* Directions *
Transcribe exactly the line that contains "kingdom: Animalia" and all lines following it to the end of the material below; omit everything else.
** Opening Exercise data block **
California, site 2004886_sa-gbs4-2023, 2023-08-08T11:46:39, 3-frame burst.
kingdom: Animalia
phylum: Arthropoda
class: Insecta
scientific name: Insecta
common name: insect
** Closing Exercise data block **
* Written response *
kingdom: Animalia
phylum: Arthropoda
class: Insecta
scientific name: Insecta
common name: insect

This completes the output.